The Deutsche Bank case went to a different federal judge, U.S. District Judge James Gwinn, who sent it back to Judge Pianka’s court, but did so using a different legal reason than was used in the Wells Fargo case — a reason that could be appealed. Deutsche Bank did so, and the Federal Court of Appeals for the Sixth Circuit overturned Judge Gwinn. Judge David McTeague, writing the opinion for the Sixth Circuit, gave the following reason why the case should not be in state and local courts:
“In our opinion, the importance of diversity jurisdiction is particularly strong in this case, where the state law claims (a) are of intense local concern, (b) are asserted against not just citizens of different states, but affiliates of manifestly “foreign” (i.e., German) corporations, and (c) would otherwise be adjudicated by a locally-elected municipal judge.”
This is a stinging disparagement of municipal law, municipal courts, elected judges, and the ordinary people and municipalities that lack the resources to protect themselves and their property rights in federal court against the misconduct of “manifestly ‘foreign’ corporations.” The unfairness of it is amplified by the fact that absentee financial institutions buy, and unlawfully maintain, houses in a condition that threatens the health, safety, and welfare of neighbors whose property values are destroyed all in order to add profits to corporations too big to fail and too privileged to jail. This kind of institutional opposition, not only to the Cleveland Housing Court, but also to the entire system of local government and law enforcement, sends a chilling message to those who would place their confidence in the rule of law.
The Cleveland Housing Court adjudicates only one house and one owner at a time, while the investors and speculators in blighted properties operate in secret at high volume from a distance.
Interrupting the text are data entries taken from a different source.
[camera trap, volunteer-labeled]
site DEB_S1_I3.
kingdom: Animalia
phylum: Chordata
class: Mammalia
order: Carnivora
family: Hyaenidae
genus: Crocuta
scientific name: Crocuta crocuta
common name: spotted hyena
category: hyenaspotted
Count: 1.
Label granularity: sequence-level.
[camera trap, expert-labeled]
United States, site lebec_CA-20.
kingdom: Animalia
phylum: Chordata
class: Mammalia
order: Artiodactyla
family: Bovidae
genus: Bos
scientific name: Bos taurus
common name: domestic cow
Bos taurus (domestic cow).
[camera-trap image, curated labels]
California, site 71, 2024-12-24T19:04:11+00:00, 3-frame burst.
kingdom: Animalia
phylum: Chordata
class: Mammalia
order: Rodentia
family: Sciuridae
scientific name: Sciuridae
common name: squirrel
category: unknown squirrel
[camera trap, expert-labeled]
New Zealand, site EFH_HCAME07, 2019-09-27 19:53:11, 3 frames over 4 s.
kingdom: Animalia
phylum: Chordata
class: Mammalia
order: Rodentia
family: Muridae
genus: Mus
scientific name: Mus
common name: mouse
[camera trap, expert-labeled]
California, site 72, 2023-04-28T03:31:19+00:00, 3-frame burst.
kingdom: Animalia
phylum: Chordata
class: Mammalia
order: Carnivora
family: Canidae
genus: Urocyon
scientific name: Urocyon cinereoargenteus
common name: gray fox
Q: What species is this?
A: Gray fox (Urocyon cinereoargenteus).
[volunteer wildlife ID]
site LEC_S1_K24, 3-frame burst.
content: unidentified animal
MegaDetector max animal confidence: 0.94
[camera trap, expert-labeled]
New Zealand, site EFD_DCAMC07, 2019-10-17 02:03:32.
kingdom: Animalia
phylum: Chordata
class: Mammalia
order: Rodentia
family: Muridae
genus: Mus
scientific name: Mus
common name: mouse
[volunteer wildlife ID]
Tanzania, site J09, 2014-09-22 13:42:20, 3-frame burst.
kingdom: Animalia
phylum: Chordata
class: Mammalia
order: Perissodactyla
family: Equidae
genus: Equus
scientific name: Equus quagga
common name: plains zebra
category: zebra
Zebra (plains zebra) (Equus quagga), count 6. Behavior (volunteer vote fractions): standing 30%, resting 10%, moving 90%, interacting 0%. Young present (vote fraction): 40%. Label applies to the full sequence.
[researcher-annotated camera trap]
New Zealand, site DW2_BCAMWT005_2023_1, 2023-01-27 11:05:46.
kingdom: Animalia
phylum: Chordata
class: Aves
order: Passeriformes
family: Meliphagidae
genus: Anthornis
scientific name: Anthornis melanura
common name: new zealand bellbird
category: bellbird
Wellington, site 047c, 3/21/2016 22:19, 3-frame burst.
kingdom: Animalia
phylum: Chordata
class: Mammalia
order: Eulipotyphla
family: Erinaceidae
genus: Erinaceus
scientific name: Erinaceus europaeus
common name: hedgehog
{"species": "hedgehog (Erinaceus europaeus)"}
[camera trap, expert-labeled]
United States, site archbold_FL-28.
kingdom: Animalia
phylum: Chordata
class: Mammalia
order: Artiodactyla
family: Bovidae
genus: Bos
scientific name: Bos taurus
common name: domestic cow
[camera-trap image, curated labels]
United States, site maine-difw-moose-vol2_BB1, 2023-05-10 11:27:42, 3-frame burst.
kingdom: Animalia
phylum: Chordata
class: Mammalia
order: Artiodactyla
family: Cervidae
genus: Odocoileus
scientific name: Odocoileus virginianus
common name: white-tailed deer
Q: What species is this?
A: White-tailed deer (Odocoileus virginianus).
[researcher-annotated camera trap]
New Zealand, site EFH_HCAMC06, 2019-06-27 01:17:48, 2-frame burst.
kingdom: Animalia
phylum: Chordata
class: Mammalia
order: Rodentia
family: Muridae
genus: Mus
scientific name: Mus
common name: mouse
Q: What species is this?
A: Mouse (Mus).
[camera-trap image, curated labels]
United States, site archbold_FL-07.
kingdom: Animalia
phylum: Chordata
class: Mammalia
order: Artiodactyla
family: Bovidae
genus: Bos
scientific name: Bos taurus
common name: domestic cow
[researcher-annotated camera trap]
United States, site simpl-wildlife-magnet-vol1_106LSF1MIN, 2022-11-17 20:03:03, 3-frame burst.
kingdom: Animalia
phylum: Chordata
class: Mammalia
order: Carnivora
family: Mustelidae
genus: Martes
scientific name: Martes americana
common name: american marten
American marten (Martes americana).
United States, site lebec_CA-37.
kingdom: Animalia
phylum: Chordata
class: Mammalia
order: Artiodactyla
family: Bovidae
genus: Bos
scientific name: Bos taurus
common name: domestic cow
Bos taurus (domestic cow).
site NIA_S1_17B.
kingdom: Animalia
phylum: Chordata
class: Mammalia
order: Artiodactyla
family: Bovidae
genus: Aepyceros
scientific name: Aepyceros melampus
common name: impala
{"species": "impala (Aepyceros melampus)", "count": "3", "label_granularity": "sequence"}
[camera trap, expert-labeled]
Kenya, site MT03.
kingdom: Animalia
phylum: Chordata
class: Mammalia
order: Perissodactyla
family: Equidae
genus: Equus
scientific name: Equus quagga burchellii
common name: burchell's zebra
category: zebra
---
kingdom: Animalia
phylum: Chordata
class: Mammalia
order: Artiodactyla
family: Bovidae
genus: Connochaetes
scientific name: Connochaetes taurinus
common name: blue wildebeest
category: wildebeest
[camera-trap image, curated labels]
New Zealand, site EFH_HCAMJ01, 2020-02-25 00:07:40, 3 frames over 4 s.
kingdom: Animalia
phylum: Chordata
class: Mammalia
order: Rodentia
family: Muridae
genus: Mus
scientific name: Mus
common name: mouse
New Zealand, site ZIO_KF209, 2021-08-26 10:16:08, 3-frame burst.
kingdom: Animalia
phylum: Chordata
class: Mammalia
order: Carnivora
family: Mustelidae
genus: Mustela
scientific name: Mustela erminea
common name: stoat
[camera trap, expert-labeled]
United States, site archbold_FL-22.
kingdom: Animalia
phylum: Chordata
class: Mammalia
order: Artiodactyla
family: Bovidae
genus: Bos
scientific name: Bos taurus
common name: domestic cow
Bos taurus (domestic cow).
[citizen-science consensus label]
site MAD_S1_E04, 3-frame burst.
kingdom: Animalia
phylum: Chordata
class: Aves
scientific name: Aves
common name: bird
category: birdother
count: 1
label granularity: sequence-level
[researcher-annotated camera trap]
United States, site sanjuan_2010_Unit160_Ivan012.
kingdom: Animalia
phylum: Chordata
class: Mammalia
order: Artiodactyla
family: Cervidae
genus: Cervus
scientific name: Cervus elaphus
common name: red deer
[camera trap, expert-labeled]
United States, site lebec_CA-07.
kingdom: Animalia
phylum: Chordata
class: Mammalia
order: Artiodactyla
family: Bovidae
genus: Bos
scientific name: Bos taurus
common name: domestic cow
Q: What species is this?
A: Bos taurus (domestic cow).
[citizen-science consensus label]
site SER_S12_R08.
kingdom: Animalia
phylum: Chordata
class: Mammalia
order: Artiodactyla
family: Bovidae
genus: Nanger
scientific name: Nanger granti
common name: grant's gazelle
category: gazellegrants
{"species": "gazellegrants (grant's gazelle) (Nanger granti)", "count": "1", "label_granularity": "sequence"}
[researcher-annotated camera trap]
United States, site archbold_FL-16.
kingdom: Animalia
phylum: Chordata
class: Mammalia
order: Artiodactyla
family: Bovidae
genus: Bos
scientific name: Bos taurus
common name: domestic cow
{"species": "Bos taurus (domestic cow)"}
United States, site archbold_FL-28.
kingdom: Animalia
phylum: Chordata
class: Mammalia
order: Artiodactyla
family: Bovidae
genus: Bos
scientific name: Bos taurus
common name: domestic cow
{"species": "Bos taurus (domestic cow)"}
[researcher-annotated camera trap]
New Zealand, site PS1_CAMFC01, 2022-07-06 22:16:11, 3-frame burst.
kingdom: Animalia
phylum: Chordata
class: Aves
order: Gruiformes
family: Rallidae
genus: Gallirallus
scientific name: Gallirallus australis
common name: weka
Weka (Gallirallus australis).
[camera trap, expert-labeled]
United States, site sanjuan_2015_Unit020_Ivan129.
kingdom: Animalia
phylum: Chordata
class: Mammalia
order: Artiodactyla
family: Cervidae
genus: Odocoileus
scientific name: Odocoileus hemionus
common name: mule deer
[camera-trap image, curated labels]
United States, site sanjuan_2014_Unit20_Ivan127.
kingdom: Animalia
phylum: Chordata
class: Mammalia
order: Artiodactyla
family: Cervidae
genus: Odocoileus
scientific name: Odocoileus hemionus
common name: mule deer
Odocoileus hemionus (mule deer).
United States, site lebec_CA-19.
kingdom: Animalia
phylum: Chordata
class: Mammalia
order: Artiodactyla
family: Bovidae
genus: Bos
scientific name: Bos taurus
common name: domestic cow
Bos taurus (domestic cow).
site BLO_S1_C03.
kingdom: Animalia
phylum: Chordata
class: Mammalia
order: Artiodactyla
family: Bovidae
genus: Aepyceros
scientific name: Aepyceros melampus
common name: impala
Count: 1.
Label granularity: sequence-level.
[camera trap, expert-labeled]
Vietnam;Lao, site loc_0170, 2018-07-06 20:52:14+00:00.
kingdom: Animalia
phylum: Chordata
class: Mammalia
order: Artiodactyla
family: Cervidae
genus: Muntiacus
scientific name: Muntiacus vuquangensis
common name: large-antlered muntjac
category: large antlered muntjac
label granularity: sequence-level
However, the court’s focus on housing code compliance and its (when needed) willingness to hand down strong measures is powerful. Even now, the City of Cleveland is implementing new strategic code compliance measures in partnership with neighborhood-based community development corporations, to the point where there is less profit in owning worthless houses in Cleveland, and the court is redirecting the disposal of low-value foreclosed houses to local land banks and experimenting with other lawful ways to dispose of wasted loan collateral.
While there’s still much to be done in the way of stabilizing neighborhoods, particularly in Cleveland, the Cleveland Housing Court is a beacon to others fighting for stable neighborhoods, and all those who believe that protecting people and property and the rule of local law do matter.